On Fri, Jul 22, 2016 at 6:00 AM, Matt Fleming <matt@xxxxxxxxxxxxxxxxxxx> wrote:
> On Thu, 21 Jul, at 03:45:14PM, Andy Lutomirski wrote:
>> I looked at the code some more. The boot services quirk is weird and
>> maybe buggy. trim_snb_memory uses memblock_reserve to reserve the
>> bottom 1MB. If efi_reserve_real_mode has already reserved that range,
>> then trim_snb_memory's reservation will have no effect because the efi
>> code will just free it later on. The same issue will hit any code
>> that reserves >1MB memory after efi has tried to temporarily reserve
>> it.
> Yeah, that looks like a bug. memblock_reserve() reference counting,
> anyone?
>> I don't have any great suggestions for cleaning it up. Perhaps the
>> efi code should instead skip adding boot services memory to the memory
>> map in the first place and then add it late and hand any unreserved
>> bits to the buddy allocator?
> The issue is that some data required at runtime may be contained in
> those boot services data regions; the EFI System Resource Table is a
> good example or the ACPI BGRT table. esrt_init() happens pretty early
> but efi_bgrt_init() is really late in boot because we need the ACPI
> subsystem to have been brought up.

I still think my suggestion works. Let me clarify it:

The memblock allocator (AFAICT) has separate tracking of ranges that
exist and ranges that are reserved.

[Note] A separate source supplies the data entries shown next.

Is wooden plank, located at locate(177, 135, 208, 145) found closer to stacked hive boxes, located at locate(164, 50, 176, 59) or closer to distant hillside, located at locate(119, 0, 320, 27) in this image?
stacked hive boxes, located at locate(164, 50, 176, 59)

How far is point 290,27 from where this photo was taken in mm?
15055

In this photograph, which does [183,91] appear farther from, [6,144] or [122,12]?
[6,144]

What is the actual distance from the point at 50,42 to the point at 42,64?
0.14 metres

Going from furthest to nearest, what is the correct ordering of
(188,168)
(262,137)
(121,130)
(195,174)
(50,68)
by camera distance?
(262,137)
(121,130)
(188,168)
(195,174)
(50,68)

That is, there are four possible
states a range can be in:

existing, non-reserved: these are available for use
existing, reserved: these ranges are present but either in use or blacklisted
non-existent, reserved: not present but blacklisted anyway
non-existent, non-reserved: nothing here

Currently, boot services data is marked as existing (because the e820
code thinks it's real memory) and reserved (because the EFI code
reserves it).

I'm proposing that it work the other way around: the EFI and e820 code
should, during early boot, treat it just like runtime data, reserved
space, or non-present space: simply don't add it to the memory map in
the first place. That will cause it to be non-existent and
non-reserved. Nothing will clobber it because it's not available to
the memblock allocator.

Then, in late boot, either add it back in to the memblock allocator.
Then blacklisted portions will be reserved and non-blacklisted
portions will be non-reserved. If this is after we switch from
memblock to the normal page allocator, then the code will have to be
structured differently, but the same concept applies.

IOW, just pretend that the boot services memory is initially not
present and then treat it as hot-added memory after SVAM is done.